Isadora Records, 2010
By Jake Shenker
Hawksley Workman’s newest album Milk, the euro-pop companion to January’s fiercely gritty Meat, is a polarizing record. While devotees of Workman’s less accessible (albeit genius) early work have dismissed his more recent forays into pop-rock – 2003’s Lover/Fighter and 2008s Los Manlicious, in particular – those who thrive on the songwriter’s mercurial nature have continued to support his flights of fancy, and relish in the surprising direction of each new release.

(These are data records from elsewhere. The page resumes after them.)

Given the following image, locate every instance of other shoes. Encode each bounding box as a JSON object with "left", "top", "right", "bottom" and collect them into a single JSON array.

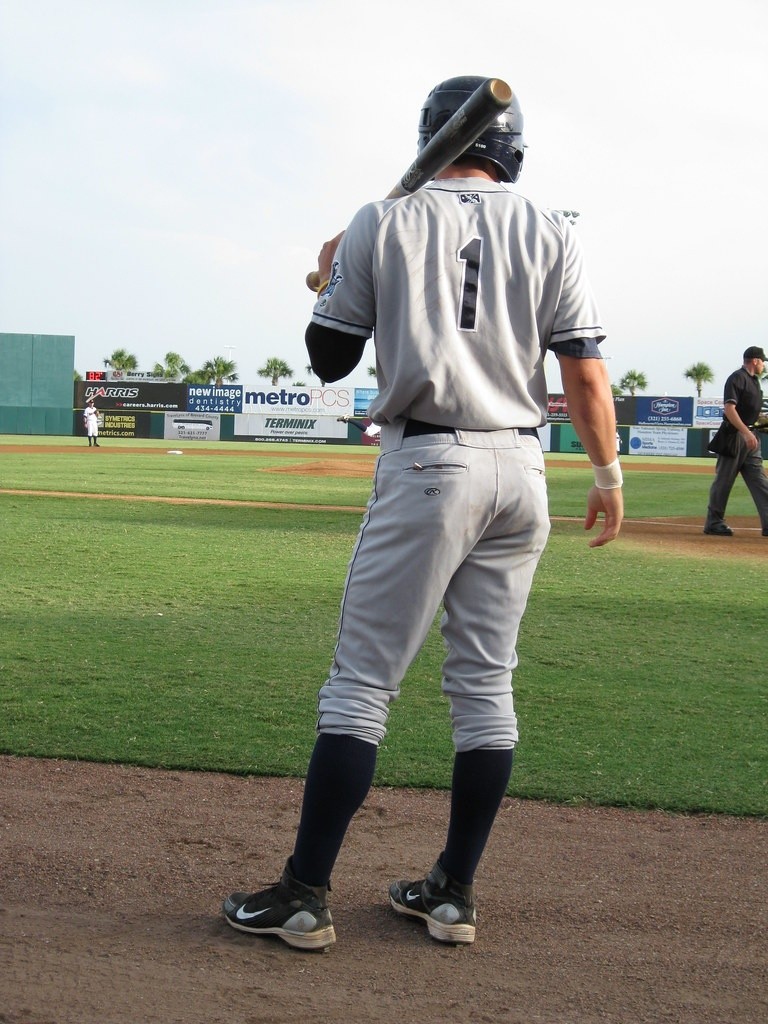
[
  {"left": 89, "top": 442, "right": 100, "bottom": 447},
  {"left": 703, "top": 524, "right": 734, "bottom": 536}
]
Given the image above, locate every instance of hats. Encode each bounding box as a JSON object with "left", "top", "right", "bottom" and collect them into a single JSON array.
[
  {"left": 743, "top": 346, "right": 768, "bottom": 361},
  {"left": 89, "top": 400, "right": 95, "bottom": 403}
]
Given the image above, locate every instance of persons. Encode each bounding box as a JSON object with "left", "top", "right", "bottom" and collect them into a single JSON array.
[
  {"left": 83, "top": 399, "right": 102, "bottom": 447},
  {"left": 222, "top": 76, "right": 628, "bottom": 950},
  {"left": 702, "top": 346, "right": 768, "bottom": 538}
]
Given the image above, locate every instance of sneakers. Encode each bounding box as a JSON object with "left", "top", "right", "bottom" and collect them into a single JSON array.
[
  {"left": 386, "top": 850, "right": 476, "bottom": 945},
  {"left": 221, "top": 854, "right": 338, "bottom": 949}
]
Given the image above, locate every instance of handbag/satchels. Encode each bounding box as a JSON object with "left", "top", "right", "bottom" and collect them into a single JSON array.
[{"left": 705, "top": 421, "right": 740, "bottom": 457}]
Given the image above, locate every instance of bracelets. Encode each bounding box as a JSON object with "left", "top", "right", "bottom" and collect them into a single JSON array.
[{"left": 317, "top": 279, "right": 329, "bottom": 299}]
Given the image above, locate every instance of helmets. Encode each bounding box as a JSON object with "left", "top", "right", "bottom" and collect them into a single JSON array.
[{"left": 418, "top": 76, "right": 525, "bottom": 184}]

Most recently, Milk finds Workman in enemy territory, slinging curses and lackluster lyrics over electronic beeps, synthesizer leads and B-52s-esque backup vocals. As the twelfth installment in an inspiring body of work, Workman’s newest disc feels like a leap backward from his earlier gems.
But if comparisons to the output of a younger Workman are put aside, Milk stands up tall as a collection of excellent songs for a different audience.
Produced and partially performed by Swedish musician Marten Tromm, the songs comprising Milk were conceived in part through Workman’s efforts to compose hit songs for artists like Kylie Minogue.
And hit songs these are: insidious melodies and foot-stomping beats are constructed into huge, over-the-top productions of pop fancy. With memorable hooks and but a few missteps – the confusing and aimless “Google Jesus,” for one – almost any track has the potential to climb the pop charts, given the right push.
While Lover/Fighter was a purposeful stab at yielding a pop-rock hit, Milk is Workman’s best chance of attaining pop stardom. And, contrary to what most critics preach, there are far worse things than releasing a vacuous collection of fun and blatantly catchy tunes. Milk may not be another For Him and the Girls, but it’s currently on heavy rotation in my stereo.